Being the control-freak that I am, it takes a lot for me to relinquish control of the blog, albeit for altruistic purposes. I know when I am out of my depth though and in researching the topic of Witchcraft, paganism, Wicca and other modern religions I found that the information was abundant, varied and near impossible for me to put into a will-informed piece that is suitable for public consumption.
Enter Liam Cyfrin, an established author and practitioner of Wicca. Liam has worked on the anthology “Pop Goes the Witch” which covers Witchcraft of the 21st century and has provided several pieces from the work from which I could draw information regarding the modern religion.

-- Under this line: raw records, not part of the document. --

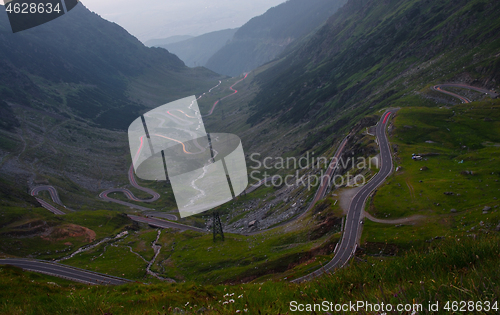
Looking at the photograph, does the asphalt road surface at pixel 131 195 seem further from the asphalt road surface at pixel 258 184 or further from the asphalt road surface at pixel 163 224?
the asphalt road surface at pixel 258 184

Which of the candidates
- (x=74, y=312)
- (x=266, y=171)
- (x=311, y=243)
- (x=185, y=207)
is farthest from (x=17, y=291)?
(x=266, y=171)

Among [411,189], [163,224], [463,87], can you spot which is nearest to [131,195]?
[163,224]

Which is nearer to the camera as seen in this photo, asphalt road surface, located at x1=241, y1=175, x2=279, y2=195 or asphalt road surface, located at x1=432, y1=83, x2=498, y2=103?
asphalt road surface, located at x1=432, y1=83, x2=498, y2=103

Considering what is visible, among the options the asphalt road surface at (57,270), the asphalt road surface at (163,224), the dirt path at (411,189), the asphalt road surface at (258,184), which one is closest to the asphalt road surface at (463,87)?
the dirt path at (411,189)

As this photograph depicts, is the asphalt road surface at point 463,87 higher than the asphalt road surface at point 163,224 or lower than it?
higher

That is to say, the article is written by me but the facts within this piece are culled from various sources published elsewhere, so any misinformation perceived is unintentional and could very well be the result of my own misinterpretation of the source material. The source material is cited herein:
“Fire-Light and Moon-Shadows: A summary of Wiccan Lore” by Morning Glory Zell-Ravenheart
“A History of Wicca in England” by Julia Phillips
Appearing in “Pop Goes the Witch: The Disinformation Guide to 21st Century Witchcraft” Edited by Fiona Horne and published by Disinformation Press
There was a time, specifically the Burning Times of the late middle ages Europe and later the unfortunate Salem Witch Trials of early puritanical America, where being labeled,or God-forbid, identifying as a witch ensured a wrath of consequences ranging from being ostracized from the community to more health-detrimental being burned alive. (Other means of death were stoning, hanging, and drowning. Because far be it for one method to be decided upon for consistency’s sake.)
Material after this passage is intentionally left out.